**What is asked**
In the stretch of the listing from the line containing "Of point 588,225" through the line containing "5. white sea foam (bbox=[161, 128, 216, 157])", change "green foliage" to "leafy plants" and reproduce those lines with everything else unchanged. Leave the pictures out of your answer.

Spatial data with pictures:
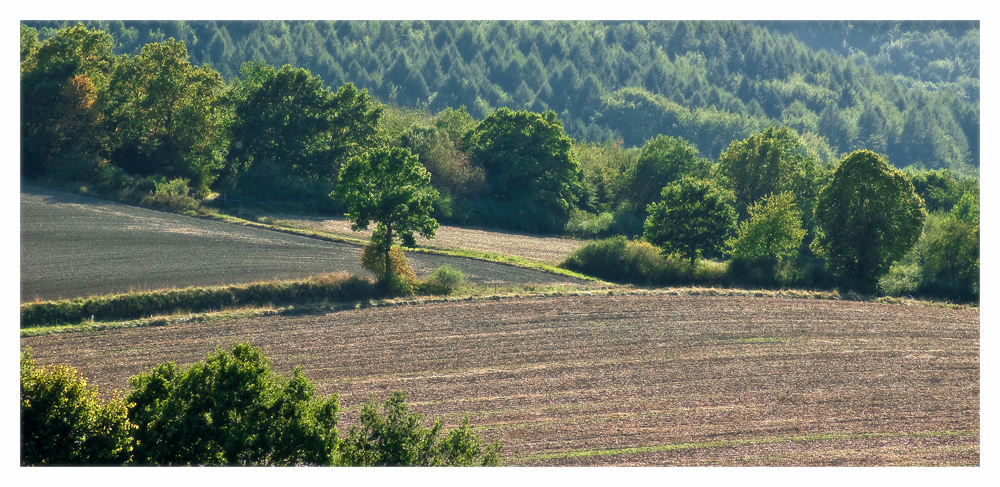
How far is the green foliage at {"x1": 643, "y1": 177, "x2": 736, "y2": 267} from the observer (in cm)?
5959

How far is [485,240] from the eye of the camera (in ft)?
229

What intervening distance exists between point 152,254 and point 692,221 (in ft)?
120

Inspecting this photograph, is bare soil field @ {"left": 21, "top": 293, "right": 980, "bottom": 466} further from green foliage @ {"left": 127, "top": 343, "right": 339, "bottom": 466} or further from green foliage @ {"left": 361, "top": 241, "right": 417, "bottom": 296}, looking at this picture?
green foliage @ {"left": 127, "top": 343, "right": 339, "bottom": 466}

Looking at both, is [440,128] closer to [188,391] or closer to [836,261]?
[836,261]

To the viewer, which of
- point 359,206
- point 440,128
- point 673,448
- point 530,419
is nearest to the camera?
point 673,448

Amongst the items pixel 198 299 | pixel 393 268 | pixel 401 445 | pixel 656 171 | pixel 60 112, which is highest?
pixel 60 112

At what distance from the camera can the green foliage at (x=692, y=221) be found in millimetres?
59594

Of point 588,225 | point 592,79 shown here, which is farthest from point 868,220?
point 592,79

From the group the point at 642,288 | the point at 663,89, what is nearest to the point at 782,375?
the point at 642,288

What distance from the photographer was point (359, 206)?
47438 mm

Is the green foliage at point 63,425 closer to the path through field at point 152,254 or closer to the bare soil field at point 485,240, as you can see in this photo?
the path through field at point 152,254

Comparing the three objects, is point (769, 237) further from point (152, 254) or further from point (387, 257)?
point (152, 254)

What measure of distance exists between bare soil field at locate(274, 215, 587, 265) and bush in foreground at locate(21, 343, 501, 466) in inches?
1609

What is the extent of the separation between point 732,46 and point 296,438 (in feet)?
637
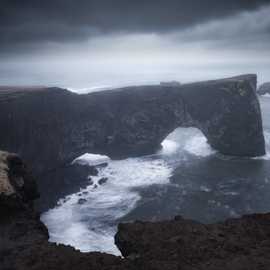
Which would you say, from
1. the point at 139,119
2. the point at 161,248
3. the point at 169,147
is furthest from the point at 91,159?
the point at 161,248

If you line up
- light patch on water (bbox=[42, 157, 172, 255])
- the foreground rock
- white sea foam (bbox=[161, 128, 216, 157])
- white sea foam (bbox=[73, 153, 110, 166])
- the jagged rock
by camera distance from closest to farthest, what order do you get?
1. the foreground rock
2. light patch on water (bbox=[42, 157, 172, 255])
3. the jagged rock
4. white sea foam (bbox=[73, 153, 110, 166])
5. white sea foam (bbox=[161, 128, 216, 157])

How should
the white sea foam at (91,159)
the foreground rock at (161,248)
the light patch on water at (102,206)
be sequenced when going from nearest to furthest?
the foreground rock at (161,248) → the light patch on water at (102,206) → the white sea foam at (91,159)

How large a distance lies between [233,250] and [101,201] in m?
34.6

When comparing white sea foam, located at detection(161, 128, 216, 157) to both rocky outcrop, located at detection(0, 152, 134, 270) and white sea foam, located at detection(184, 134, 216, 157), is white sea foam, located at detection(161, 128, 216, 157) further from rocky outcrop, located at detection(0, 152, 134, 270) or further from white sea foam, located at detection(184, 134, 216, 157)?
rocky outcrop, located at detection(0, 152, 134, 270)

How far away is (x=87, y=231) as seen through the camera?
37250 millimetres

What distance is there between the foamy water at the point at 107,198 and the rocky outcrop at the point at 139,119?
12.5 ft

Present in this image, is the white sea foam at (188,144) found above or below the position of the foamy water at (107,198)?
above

**Task result**
Of point 588,225 | point 592,79 shown here, which is farthest from point 868,220?
point 592,79

From the group the point at 642,288 | the point at 663,89, what is nearest to the point at 782,375?
the point at 642,288

What distance from the photographer was point (359, 206)?
47438 mm

Is the leafy plants at point 63,425 closer to the path through field at point 152,254 or closer to the bare soil field at point 485,240, as you can see in this photo?
the path through field at point 152,254

Comparing the three objects, is point (769, 237) further from point (152, 254) or further from point (387, 257)?
point (152, 254)

What measure of distance exists between bare soil field at locate(274, 215, 587, 265) and bush in foreground at locate(21, 343, 501, 466) in inches?
1609

What is the extent of the separation between point 732,46 and point 296,438 (in feet)?
637
Which would you say, from
1. the point at 139,119
2. the point at 161,248
3. the point at 169,147
is furthest from the point at 91,159?
the point at 161,248

If you line up
- light patch on water (bbox=[42, 157, 172, 255])
- the foreground rock
- white sea foam (bbox=[161, 128, 216, 157])
- white sea foam (bbox=[73, 153, 110, 166])
- the jagged rock
by camera distance from closest to farthest, what order do you get?
1. the foreground rock
2. light patch on water (bbox=[42, 157, 172, 255])
3. the jagged rock
4. white sea foam (bbox=[73, 153, 110, 166])
5. white sea foam (bbox=[161, 128, 216, 157])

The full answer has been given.